▶ [FRAGMENTO]:
Después de la media noche, despertado por mis tumbos en la cama, Domingo Manuel Vega me preguntó qué me pasaba. «Es que un fauno se subió en el tranvía», le dije entre sueños. El me replicó bien despierto que si era una pesadilla debía ser por la mala digestión del domingo, pero si era el tema para mi próximo cuento le parecía fantástico. La mañana siguiente ya no supe si en realidad había visto un fauno en el tranvía o si había sido una alucinación dominical. Empecé por admitir que me había dormido por el cansancio del día y tuve un sueño tan nítido que no podía separarlo de la realidad. Pero lo esencial para mí no terminó por ser si el fauno era real, sino que lo había vivido como si lo fuera. Y por lo mismo -real o soñado- no era legítimo considerarlo como un embrujo de la imaginación sino como una experiencia maravillosa de mi vida.
Así que lo escribí al día siguiente de un tirón, lo puse debajo de la almohada y lo leí y releí varias noches antes de dormir y en las mañanas al despertar. Era una transcripción descarnada y literal del episodio del tranvía, tal como ocurrió, y en un estilo tan inocente como la noticia de un bautismo en una página social. Por fin, reclamado por nuevas dudas, decidí someterlo a la prueba infalible de la letra impresa, pero no en El Espectador sino en el suplemento literario de El Tiempo. Quizás fuera el modo de conocer un criterio distinto al de Eduardo Zalamea, sin comprometerlo a él en una aventura que no tenía por qué compartir. Lo mandé con un compañero de pensión junto con una carta para don Jaime Posada, el nuevo y muy joven director del «Suplemento Literario» de El Tiempo. Sin embargo, el cuento no fue publicado ni la carta contestada.
Los cuentos de esa época, en el orden en que fueron escritos y publicados en «Fin de Semana», desaparecieron de los archivos de El Espectador en el asalto e incendio de ese periódico por las turbas oficiales el 6 de setiembre de 1952. Yo mismo no tenía copia, ni las tenían mis amigos más acuciosos, de modo que pensé con un cierto alivio que habían sido incinerados por el olvido. Sin embargo, algunos suplementos literarios de provincia los habían reproducido en su momento sin autorización, y otros se publicaron en distintas revistas, hasta que fueron recogidos en un volumen por ediciones Alfil de Montevideo, en 1972, con el título de uno de ellos: Nabo, el negro que hizo esperar a los ángeles.

▶ [REGISTROS PROPORCIONADOS]:
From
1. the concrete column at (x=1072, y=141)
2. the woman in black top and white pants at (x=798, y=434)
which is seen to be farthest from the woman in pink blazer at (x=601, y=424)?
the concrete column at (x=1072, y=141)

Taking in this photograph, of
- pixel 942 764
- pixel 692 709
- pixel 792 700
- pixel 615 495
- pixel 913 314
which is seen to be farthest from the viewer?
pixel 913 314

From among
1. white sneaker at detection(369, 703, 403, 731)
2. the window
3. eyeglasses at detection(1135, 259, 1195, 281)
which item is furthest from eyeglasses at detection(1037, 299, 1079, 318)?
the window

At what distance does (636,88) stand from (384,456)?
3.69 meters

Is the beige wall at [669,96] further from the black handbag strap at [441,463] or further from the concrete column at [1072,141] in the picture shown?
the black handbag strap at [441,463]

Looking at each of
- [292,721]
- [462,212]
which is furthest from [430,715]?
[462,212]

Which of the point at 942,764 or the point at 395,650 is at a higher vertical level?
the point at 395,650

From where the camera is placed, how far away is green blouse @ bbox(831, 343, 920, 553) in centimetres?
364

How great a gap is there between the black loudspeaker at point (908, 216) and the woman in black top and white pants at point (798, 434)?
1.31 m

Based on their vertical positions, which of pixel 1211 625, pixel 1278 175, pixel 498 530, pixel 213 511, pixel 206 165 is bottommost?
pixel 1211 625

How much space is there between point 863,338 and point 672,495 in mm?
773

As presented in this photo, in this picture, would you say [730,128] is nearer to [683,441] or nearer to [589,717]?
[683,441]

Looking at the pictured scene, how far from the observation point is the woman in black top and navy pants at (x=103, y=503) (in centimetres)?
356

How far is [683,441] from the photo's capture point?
...
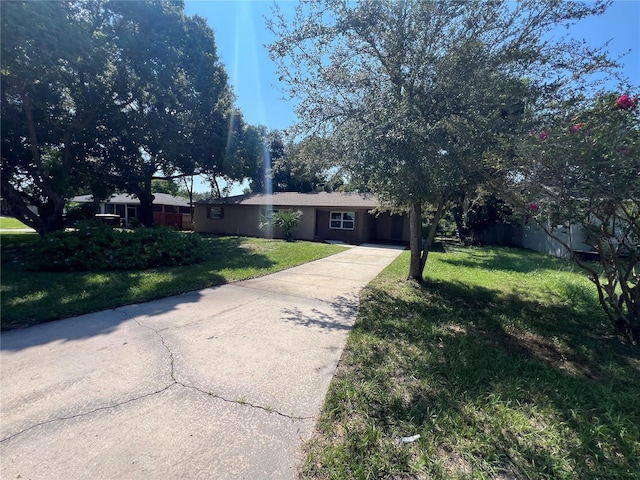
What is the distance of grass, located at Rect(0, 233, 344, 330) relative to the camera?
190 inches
---
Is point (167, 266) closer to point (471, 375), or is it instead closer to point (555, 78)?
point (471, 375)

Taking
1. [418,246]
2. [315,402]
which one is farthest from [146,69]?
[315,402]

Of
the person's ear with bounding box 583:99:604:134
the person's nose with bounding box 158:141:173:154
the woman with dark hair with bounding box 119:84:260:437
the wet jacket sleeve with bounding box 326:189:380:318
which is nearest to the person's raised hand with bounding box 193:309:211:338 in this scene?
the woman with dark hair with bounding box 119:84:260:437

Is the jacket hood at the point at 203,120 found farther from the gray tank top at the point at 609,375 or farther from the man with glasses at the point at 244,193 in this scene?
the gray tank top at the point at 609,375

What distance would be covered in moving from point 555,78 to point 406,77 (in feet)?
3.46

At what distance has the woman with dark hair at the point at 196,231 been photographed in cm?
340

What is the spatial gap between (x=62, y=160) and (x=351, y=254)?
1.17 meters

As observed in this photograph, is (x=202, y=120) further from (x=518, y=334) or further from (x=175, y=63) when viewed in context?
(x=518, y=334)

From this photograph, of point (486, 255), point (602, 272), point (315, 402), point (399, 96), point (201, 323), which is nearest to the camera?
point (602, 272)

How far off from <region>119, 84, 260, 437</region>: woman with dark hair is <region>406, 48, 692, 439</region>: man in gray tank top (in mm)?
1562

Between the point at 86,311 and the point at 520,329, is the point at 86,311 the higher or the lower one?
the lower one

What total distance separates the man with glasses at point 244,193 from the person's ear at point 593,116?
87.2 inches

▶ [INSTRUCCIONES]:
A – Según el fragmento, ¿en qué fecha desaparecieron los cuentos de los archivos de El Espectador?
B – Devuelve todas las líneas de los registros que contengan la palabra "pants".
El fragmento y los registros proceden de fuentes distintas.

▶ [SOLUCIONES]:
A – El 6 de setiembre de 1952.

B –
2. the woman in black top and white pants at (x=798, y=434)
How great a gap is there between the black loudspeaker at point (908, 216) and the woman in black top and white pants at point (798, 434)?
Looking at the pictured scene, how far from the observation point is the woman in black top and navy pants at (x=103, y=503) (in centimetres)?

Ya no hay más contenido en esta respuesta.